There was some discussion in the Sept. 3 special meeting of possibly putting a ceiling on how much the county would pay for a monthly health insurance premium, leaving it up to employees to cover the additional cost if they were to choose an option with a price higher than the ceiling. County Clerk Shelia Bellamy warned the commissioners that Osage County employees would not be able to afford to take on the burden.

Both Jones and McKinney indicated they could talk to employees who work for their road maintenance operations, to see if they might be willing to choose something less expensive than CommunityCare.

When the county board reconvened Sept. 8, Jones and McKinney each said that some of their employees would be willing to consider changing from CommunityCare to something else.

Jones said the county needs for employees to know that CommunityCare might be pricing itself out of range.

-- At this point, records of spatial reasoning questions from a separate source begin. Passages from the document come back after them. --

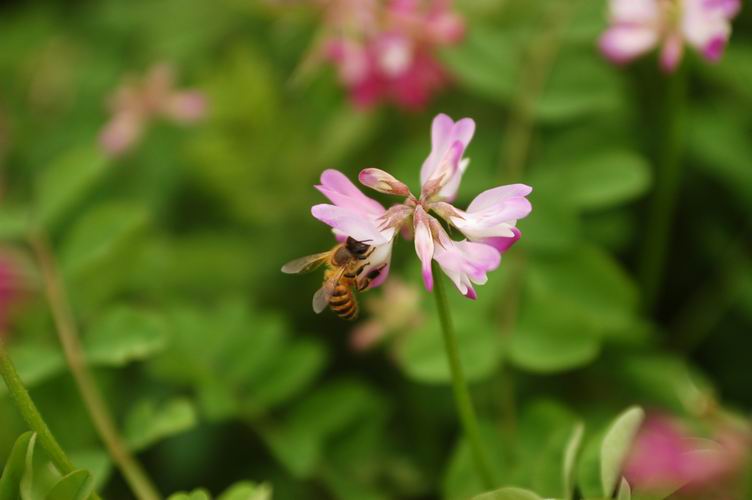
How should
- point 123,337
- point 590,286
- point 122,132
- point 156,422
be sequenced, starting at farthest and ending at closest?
point 122,132
point 590,286
point 123,337
point 156,422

“It’s getting out of hand,” Jones said, noting that if insurance costs are not checked, that will cut into the amount of money available for road maintenance projects. The commissioners voted 3-0 on Sept. 8 to accept the CommunityCare option, as well as others, for calendar year 2021, but also emphasized that 2021 could be the last year they will offer CommunityCare insurance if costs continue to rise.

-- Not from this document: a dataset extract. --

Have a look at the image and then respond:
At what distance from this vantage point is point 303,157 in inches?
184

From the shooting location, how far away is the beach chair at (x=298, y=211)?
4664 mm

CommunityCare's perspective

Josiah Sutton, vice president for Marketing for CommunityCare, told the Journal-Capital in an email that the company is “hopeful for positive improvements in the near future.” Sutton said CommunityCare has been engaged in an “aggressive turnaround” in the past two years. The full text of the statement that Sutton offered on behalf of CommunityCare is as follows:

“As Oklahoma’s largest, locally owned health insurance company, CommunityCare exists to support and care for Oklahomans. Our health plan members have always been and continue to be our first priority because we are not accountable to out-of-state corporations or Wall Street investors. Over the last two years, CommunityCare has been engaged in an aggressive turnaround that has seen our two owners, Saint Francis Health System and Ascension St. John, invest heavily to ensure capabilities are meeting patient needs. As a result, we were able to reduce our Medicare Advantage premiums by nearly 30% for 2020 and are excited to introduce additional improvements in our individual, small group and Medicare Advantage rates for 2021. CommunityCare continues to work closely with the EGID (Employees Group Insurance Division) for all municipal entities enrolled through the State of Oklahoma plan and we are hopeful for positive improvements in the near future.”